**GOAL OF THE EXERCISE:**
Rewrite every line of the rows below as a numbered list, skipping blank lines. Leave the picture out of your answer.

Spatial question rows:
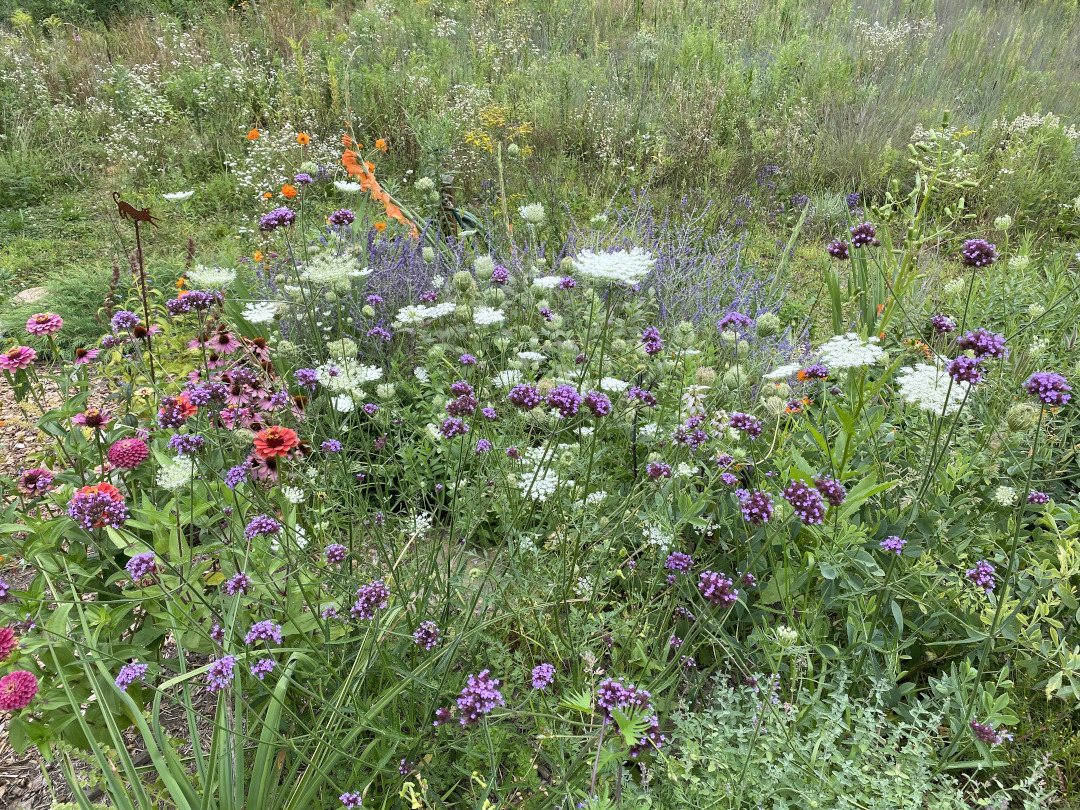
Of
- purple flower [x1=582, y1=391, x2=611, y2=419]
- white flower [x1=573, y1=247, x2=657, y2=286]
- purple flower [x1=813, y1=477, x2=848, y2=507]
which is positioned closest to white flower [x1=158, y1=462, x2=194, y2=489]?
purple flower [x1=582, y1=391, x2=611, y2=419]

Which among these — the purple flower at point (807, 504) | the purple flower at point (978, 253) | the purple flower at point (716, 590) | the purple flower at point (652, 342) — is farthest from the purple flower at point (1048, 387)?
the purple flower at point (652, 342)

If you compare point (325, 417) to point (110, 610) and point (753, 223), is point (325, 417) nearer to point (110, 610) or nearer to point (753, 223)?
point (110, 610)

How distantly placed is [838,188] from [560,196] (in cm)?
251

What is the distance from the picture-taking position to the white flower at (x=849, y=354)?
155 cm

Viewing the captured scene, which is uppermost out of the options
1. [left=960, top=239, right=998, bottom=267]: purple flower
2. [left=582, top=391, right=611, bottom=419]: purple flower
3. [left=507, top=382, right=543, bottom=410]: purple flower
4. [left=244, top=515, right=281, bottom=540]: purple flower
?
[left=960, top=239, right=998, bottom=267]: purple flower

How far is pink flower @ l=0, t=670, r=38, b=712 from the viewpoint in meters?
1.26

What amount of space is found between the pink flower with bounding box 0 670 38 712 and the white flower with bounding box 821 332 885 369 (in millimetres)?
1913

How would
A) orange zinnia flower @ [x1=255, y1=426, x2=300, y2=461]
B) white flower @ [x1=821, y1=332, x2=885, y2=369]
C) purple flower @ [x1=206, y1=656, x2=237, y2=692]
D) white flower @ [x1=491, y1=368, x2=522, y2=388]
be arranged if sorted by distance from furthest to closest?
white flower @ [x1=491, y1=368, x2=522, y2=388], orange zinnia flower @ [x1=255, y1=426, x2=300, y2=461], white flower @ [x1=821, y1=332, x2=885, y2=369], purple flower @ [x1=206, y1=656, x2=237, y2=692]

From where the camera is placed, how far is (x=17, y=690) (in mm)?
1281

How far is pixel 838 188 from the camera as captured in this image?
5.28 meters

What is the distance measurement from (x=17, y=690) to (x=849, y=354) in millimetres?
1997

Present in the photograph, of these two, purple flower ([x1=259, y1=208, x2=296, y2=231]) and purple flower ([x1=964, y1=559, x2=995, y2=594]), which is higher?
purple flower ([x1=259, y1=208, x2=296, y2=231])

**SOLUTION FOR THIS TASK:**
1. Of
2. - purple flower [x1=582, y1=391, x2=611, y2=419]
3. - white flower [x1=573, y1=247, x2=657, y2=286]
4. - purple flower [x1=813, y1=477, x2=848, y2=507]
5. which is positioned closest to white flower [x1=158, y1=462, x2=194, y2=489]?
6. purple flower [x1=582, y1=391, x2=611, y2=419]
7. Which among these — the purple flower at point (807, 504) | the purple flower at point (978, 253) | the purple flower at point (716, 590) | the purple flower at point (652, 342) — is farthest from the purple flower at point (1048, 387)?
8. the purple flower at point (652, 342)
9. If you compare point (325, 417) to point (110, 610) and point (753, 223), is point (325, 417) nearer to point (110, 610) or nearer to point (753, 223)?
10. point (110, 610)
11. How distantly placed is [838,188] from [560,196] (in cm)?
12. 251
13. What is the distance from the picture-taking position to the white flower at (x=849, y=354)?
14. 155 cm
15. Viewing the captured scene, which is uppermost out of the options
16. 1. [left=960, top=239, right=998, bottom=267]: purple flower
17. 2. [left=582, top=391, right=611, bottom=419]: purple flower
18. 3. [left=507, top=382, right=543, bottom=410]: purple flower
19. 4. [left=244, top=515, right=281, bottom=540]: purple flower
20. ?
21. [left=960, top=239, right=998, bottom=267]: purple flower
22. How far is pink flower @ l=0, t=670, r=38, b=712 from the viewpoint in meters?
23. 1.26
24. What amount of space is found between the pink flower with bounding box 0 670 38 712 and the white flower with bounding box 821 332 885 369 (in millimetres)?
25. 1913
26. How would
27. A) orange zinnia flower @ [x1=255, y1=426, x2=300, y2=461]
28. B) white flower @ [x1=821, y1=332, x2=885, y2=369]
29. C) purple flower @ [x1=206, y1=656, x2=237, y2=692]
30. D) white flower @ [x1=491, y1=368, x2=522, y2=388]
31. be arranged if sorted by distance from furthest to closest?
32. white flower @ [x1=491, y1=368, x2=522, y2=388], orange zinnia flower @ [x1=255, y1=426, x2=300, y2=461], white flower @ [x1=821, y1=332, x2=885, y2=369], purple flower @ [x1=206, y1=656, x2=237, y2=692]
33. From where the camera is placed, how far is (x=17, y=690) (in mm)?
34. 1281
35. How far is pixel 838 188 from the camera as captured in this image?
36. 5.28 meters
37. What is the distance measurement from (x=17, y=690) to (x=849, y=354) in millimetres?
38. 1997
39. Present in the photograph, of these two, purple flower ([x1=259, y1=208, x2=296, y2=231]) and purple flower ([x1=964, y1=559, x2=995, y2=594]), which is higher?
40. purple flower ([x1=259, y1=208, x2=296, y2=231])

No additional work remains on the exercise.